───── Текст отрывка ─────

Потом на гастролях в Петербурге у Петра Наумовича случился страшный инфаркт, повлекший за собой несколько клинических смертей и впоследствии операцию. Именно на этих гастролях он сказал мне: «Наконец, Женя, ты сыграл, как я хотел!» Вечером после спектакля мы с Юлей Рутберг ходили по Гороховой, стояли у дома Графини, под ее якобы окном, а когда вернулись в гостиницу, узнали, что «скорая» увезла Фоменко с инфарктом…
Он прожил тяжелую жизнь человека, которому все время приходилось доказывать и бороться. Не удавалось на Бронной, на Таганке, трудно складывалось в Ленинграде. Конечно, мы всегда знали, что работаем с талантливым режиссером, мастером. Он уже поставил «Плоды просвещения» в театре Маяковского, знаменитые спектакли в Ленинграде – «Старый Новый год», «Теркин на том свете». Но, если на то пошло, тот самый Фоменко – «патриарх» – начался с «Без вины виноватых» и со спектакля в ГИТИСе «Волки и овцы». В этот момент он взлетел на свой недосягаемый уровень – уровень Фоменко. К концу жизни судьба была более благосклонна к нему: получил свой театр, свой дом. Там тоже было непросто…
Мы редко встречались в последнее время. Я пришел на «Бесприданницу» в новое здание его театра на Кутузовском проспекте. Мы с Петром Наумовичем увидели друг друга, а оба мы – люди сентиментальные, и я заметил, как у него покатилась слеза. А уж со мной что в этот момент стало! Опять все нахлынуло!.. И за эти чувства я ему благодарен. Не знаю, что вспомнилось ему в эту секунду…
Марина Есипенко. «У Фоменко нет плохих артистов. С ним все талантливы и совершают открытия»
Говорить о Петре Наумовиче можно бесконечно, и это великое счастье. Кроме восторга от общения и работы нет ничего. Солнце!.. Он есть и будет для меня всегда. Не могу сказать «был». То, чему он научил, – это вершина профессии. Даже не знаю, что мне было важнее – творческий процесс или общение с прекрасным великим человеком. Петр Наумович говорил: «Если человек говорит „мое творчество“, либо он дурак, либо беда пришла».

─────

#### Задание
Какую пьесу Фоменко поставил в театре Маяковского, согласно воспоминаниям о нем? Строки ниже здесь ни при чем.

───── Исходные данные ─────

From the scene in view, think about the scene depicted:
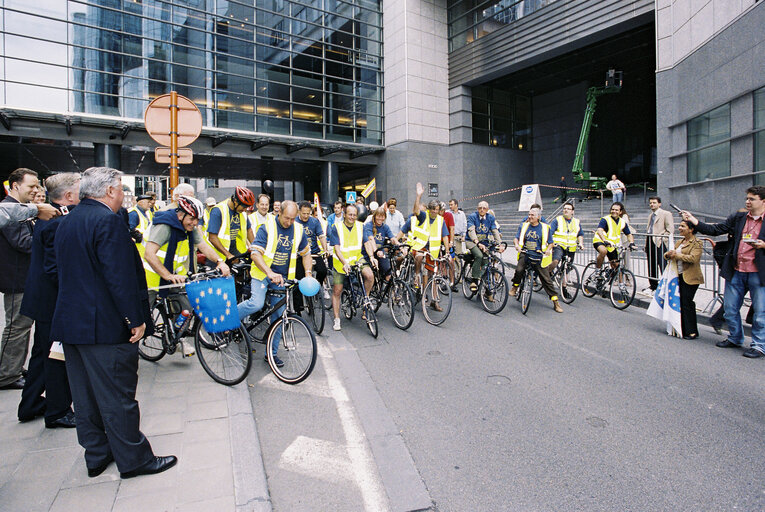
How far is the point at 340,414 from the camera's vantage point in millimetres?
4125

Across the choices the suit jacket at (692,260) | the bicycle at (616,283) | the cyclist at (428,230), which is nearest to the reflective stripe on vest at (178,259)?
the cyclist at (428,230)

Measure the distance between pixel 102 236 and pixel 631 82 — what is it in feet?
116

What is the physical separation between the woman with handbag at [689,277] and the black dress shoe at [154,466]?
6.61 meters

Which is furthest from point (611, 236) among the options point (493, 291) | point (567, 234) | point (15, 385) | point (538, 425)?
point (15, 385)

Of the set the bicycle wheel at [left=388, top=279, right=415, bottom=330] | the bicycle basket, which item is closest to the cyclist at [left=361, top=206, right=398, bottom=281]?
the bicycle wheel at [left=388, top=279, right=415, bottom=330]

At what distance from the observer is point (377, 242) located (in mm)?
7898

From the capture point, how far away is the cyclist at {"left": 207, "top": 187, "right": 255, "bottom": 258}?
236 inches

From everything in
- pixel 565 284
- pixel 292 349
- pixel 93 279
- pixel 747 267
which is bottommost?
pixel 292 349

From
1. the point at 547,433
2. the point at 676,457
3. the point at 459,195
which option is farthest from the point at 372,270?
the point at 459,195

─────

#### Ответ
«Плоды просвещения».